Shen gained national fame in 1953 due to media coverage of the village co-op. As a role model for women's liberation, Shen attended the World Congress of Women in Copenhagen the same year.X It was the first and only time that Shen wore a qipao, a traditional one-piece dress that is usually high-collared and a tight fit.

"The slim dress held back my steps. It is not suitable for farmers like me," she recalls. "But I was told to wear it as courtesy because we represented China."

Elected as a deputy to NPC, she attended the first session of the First NPC in 1954. It was during the session that the first Constitution was passed, legitimizing "equal pay for equal work" as she had proposed.

Among the 1,226 deputies, 147 were women, accounting for less than 12 percent. The percentage has doubled this year, with 742 women in the lineup of the 13th NPC.

NEW IDENTITIES

After serving as the head of the provincial women's federation for 10 years, Shen returned to the village in 1983.

"I was nobody but a farmer.

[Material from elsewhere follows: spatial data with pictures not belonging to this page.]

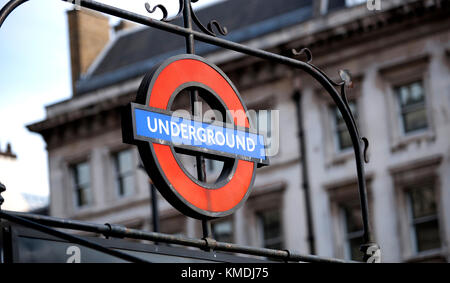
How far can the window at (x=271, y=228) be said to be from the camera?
34.6 meters

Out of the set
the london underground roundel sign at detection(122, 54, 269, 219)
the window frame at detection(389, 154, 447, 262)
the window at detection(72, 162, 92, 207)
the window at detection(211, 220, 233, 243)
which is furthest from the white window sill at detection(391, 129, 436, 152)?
the london underground roundel sign at detection(122, 54, 269, 219)

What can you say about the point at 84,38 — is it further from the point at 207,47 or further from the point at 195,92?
the point at 195,92

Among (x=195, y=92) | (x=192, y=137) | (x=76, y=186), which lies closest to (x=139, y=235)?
(x=192, y=137)

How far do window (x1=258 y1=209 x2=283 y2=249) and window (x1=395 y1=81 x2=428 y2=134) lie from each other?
5.20 metres

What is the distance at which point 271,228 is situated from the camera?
3484 centimetres

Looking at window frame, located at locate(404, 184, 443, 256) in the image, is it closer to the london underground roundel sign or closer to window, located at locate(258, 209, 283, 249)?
window, located at locate(258, 209, 283, 249)

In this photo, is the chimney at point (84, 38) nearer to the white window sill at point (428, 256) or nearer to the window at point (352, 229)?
the window at point (352, 229)

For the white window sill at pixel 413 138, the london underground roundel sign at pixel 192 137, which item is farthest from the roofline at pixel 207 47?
the london underground roundel sign at pixel 192 137

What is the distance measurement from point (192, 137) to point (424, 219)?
75.3ft

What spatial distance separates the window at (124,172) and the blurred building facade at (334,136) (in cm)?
5
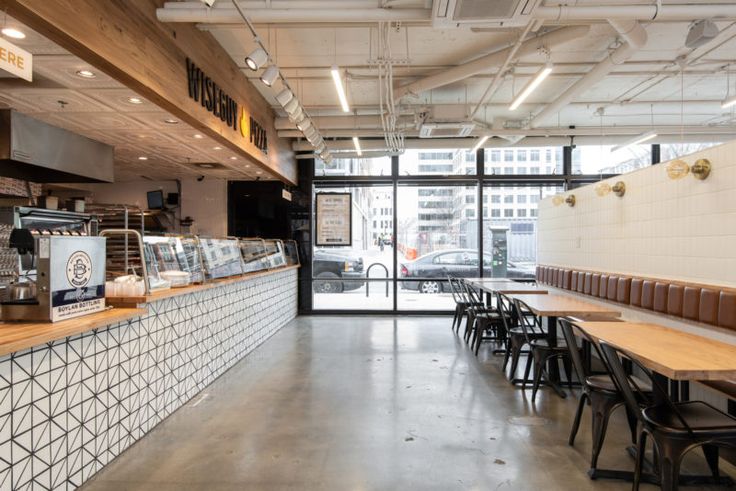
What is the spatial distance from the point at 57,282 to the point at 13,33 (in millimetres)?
1577

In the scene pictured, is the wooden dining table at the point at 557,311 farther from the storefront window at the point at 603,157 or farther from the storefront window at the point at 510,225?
the storefront window at the point at 603,157

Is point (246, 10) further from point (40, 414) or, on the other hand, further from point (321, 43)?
point (40, 414)

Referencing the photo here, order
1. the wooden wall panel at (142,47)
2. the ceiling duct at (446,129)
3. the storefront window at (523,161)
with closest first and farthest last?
the wooden wall panel at (142,47)
the ceiling duct at (446,129)
the storefront window at (523,161)

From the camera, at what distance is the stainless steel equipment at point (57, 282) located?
7.84 ft

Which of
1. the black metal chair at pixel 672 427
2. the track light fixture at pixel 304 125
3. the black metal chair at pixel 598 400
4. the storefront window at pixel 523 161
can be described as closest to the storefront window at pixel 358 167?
the storefront window at pixel 523 161

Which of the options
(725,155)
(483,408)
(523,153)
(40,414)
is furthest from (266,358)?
(523,153)

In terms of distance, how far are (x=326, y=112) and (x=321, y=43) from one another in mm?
2523

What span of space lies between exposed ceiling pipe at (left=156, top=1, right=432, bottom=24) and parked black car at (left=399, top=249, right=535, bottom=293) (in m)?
5.86

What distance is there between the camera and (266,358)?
5.52 metres

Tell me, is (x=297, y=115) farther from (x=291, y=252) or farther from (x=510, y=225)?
(x=510, y=225)

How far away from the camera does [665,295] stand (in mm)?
4262

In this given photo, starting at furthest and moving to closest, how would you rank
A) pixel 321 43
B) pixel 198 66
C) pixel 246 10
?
1. pixel 321 43
2. pixel 198 66
3. pixel 246 10

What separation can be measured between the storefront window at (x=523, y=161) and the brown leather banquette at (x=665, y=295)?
3.11 metres

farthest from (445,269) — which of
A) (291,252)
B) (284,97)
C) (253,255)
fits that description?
(284,97)
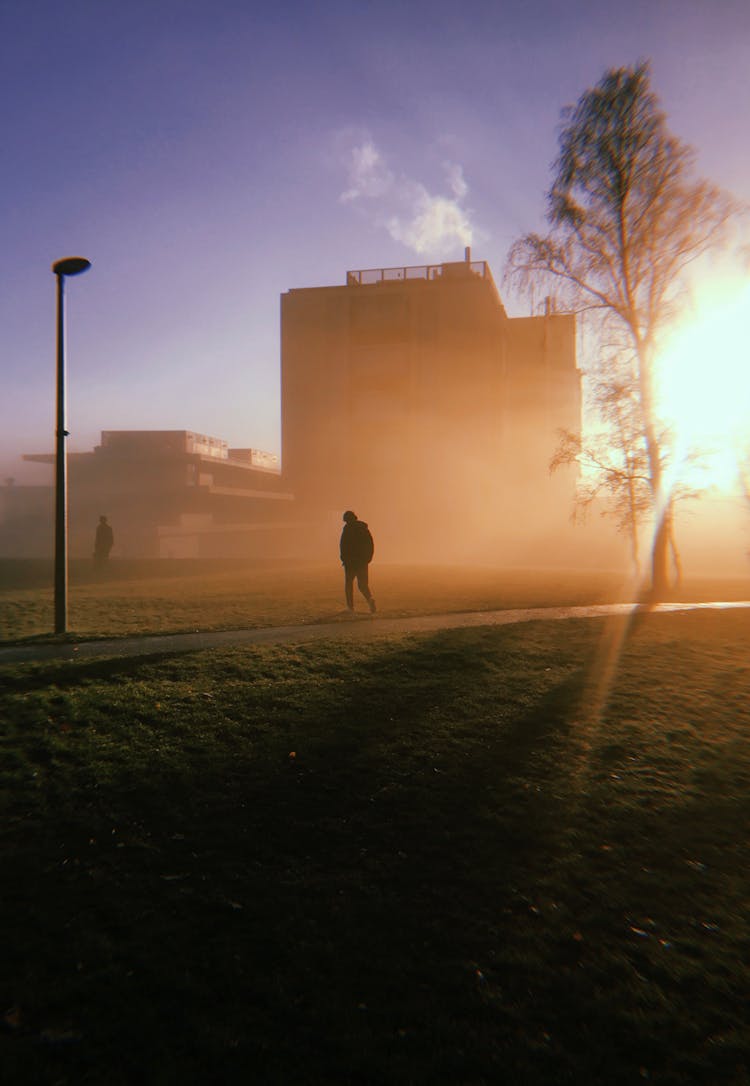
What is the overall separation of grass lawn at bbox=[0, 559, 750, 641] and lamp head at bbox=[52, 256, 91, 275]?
239 inches

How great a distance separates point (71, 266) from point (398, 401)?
39237mm

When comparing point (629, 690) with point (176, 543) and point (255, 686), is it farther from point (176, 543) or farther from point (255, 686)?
point (176, 543)

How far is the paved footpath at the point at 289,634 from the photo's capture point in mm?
8477

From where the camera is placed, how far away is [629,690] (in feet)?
24.0

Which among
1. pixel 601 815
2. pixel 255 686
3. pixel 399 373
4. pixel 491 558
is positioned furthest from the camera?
pixel 399 373

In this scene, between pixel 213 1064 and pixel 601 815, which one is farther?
pixel 601 815

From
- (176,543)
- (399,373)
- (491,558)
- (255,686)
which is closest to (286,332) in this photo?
(399,373)

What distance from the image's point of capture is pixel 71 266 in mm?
10086

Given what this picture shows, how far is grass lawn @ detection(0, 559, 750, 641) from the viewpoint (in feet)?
38.6

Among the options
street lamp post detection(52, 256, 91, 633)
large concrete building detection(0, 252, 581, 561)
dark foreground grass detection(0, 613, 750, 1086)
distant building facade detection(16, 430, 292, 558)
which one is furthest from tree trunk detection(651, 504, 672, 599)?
distant building facade detection(16, 430, 292, 558)

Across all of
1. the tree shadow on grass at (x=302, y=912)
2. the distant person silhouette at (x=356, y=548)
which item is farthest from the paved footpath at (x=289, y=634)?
the tree shadow on grass at (x=302, y=912)

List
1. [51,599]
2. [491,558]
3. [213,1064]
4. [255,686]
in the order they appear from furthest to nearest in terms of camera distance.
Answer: [491,558], [51,599], [255,686], [213,1064]

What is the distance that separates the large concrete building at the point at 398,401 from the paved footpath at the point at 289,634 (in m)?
34.3

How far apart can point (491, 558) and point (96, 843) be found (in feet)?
107
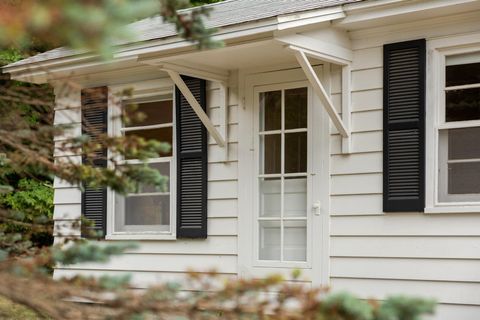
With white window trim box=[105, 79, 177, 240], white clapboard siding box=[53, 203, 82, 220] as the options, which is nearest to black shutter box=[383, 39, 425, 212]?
white window trim box=[105, 79, 177, 240]

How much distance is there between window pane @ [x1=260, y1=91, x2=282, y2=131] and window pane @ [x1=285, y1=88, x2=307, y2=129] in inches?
3.1

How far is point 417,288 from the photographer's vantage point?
18.7 ft

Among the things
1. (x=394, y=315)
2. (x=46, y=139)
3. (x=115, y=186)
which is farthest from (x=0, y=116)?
(x=394, y=315)

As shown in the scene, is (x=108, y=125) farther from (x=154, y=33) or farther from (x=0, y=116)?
(x=0, y=116)

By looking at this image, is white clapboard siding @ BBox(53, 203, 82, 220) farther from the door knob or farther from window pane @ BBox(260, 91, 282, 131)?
the door knob

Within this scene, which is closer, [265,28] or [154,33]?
[265,28]

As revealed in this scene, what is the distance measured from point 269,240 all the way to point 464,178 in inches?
71.0

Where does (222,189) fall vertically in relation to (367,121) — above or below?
below

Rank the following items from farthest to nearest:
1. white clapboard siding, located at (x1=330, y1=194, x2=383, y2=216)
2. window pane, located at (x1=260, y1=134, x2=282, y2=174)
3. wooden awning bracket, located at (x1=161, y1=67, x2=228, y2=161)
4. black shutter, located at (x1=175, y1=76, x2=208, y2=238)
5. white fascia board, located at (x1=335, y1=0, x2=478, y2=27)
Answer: black shutter, located at (x1=175, y1=76, x2=208, y2=238), wooden awning bracket, located at (x1=161, y1=67, x2=228, y2=161), window pane, located at (x1=260, y1=134, x2=282, y2=174), white clapboard siding, located at (x1=330, y1=194, x2=383, y2=216), white fascia board, located at (x1=335, y1=0, x2=478, y2=27)

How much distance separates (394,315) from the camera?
77.2 inches

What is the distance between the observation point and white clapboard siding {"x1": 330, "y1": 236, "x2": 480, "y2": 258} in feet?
17.9

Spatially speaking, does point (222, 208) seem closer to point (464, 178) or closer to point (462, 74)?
point (464, 178)

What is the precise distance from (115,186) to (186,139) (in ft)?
A: 13.6

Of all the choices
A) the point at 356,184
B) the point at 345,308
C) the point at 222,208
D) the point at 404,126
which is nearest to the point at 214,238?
the point at 222,208
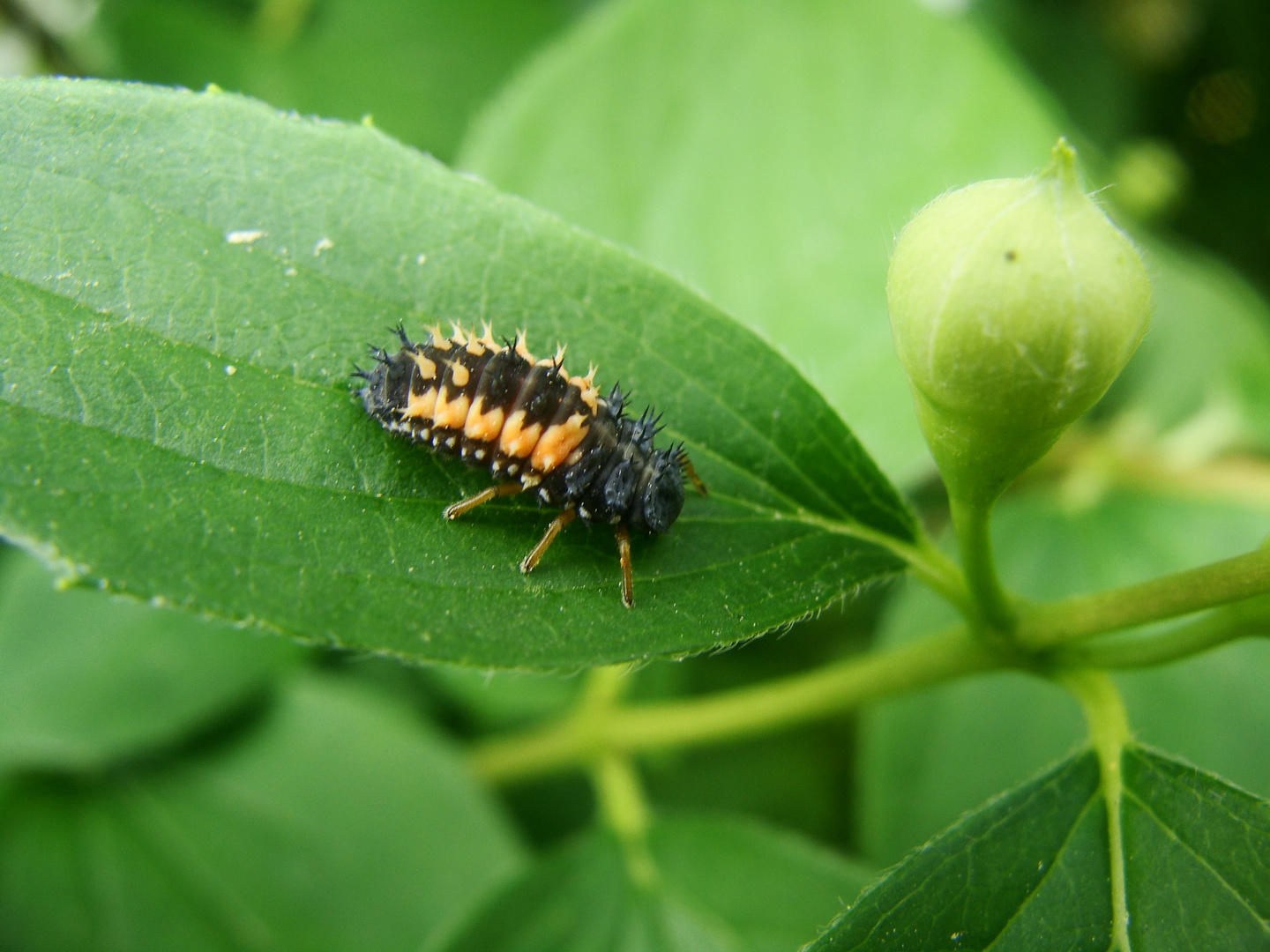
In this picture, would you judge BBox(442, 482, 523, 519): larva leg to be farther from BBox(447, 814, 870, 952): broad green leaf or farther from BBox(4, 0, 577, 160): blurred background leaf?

My fellow villagers needed me," she recalled.

While China, under the reform and opening-up drive since 1978, was in transition from the planned economy to a market economy, Shen grew a new identity as an entrepreneur, enabling her to keep voters' trust.

She opened a collectively-owned ferroalloy plant with bank loan, the first enterprise in her village, in 1985. A walnut oil factory and a cannery were later built.

Villagers' efforts in farming and forestation led by Shen and other cadres have transformed Xigou into a tourist attraction with more than 1,300 hectares of trees.

Shen now volunteers to receive tourists, telling stories of the CPC revolution in the Taihang mountains as well as her own remarkable tale. She also keeps on farming, which she says keeps her healthy.

"The countryside develops slower than the cities, but progress never stops," said Shen, adding she is confident that her county will be free of poverty by 2020.

In 2008, she was selected as a carrier in the Beijing Olympics torch relay at the age of 79. "I got up at 5:30 a.m. every day for exercise and imitated the relaying pose from television," she recalled.

Over the past 60-plus years as an NPC deputy, Shen has been in the best position to witness the profound changes in China.

"I rode a donkey, then a truck and then a train to arrive in Beijing for the 1954 meeting, spending four days. But today, it only took three hours by high-speed train," she says.

Shen has rendered hundreds of proposals and suggestions to the NPC in topics like rural development, education and anti-corruption.

Not all her comments are appreciated. In 2013, her support for stringent internet regulation drew wide controversy.

"Maybe I'm too old to follow the trends among the young, but that's the charm of our NPC system, having multiple voices heard," she says, adding that she watches TV news every day to keep up.

Her suggestions this year are about poverty alleviation, including rural roads and tailored measures to help lift people out of poverty.

She is delighted to see new, young faces among deputies, evoking her memories of attending her first NPC session over six decades ago.

"Deputies are elected by the people and should speak for them," she says.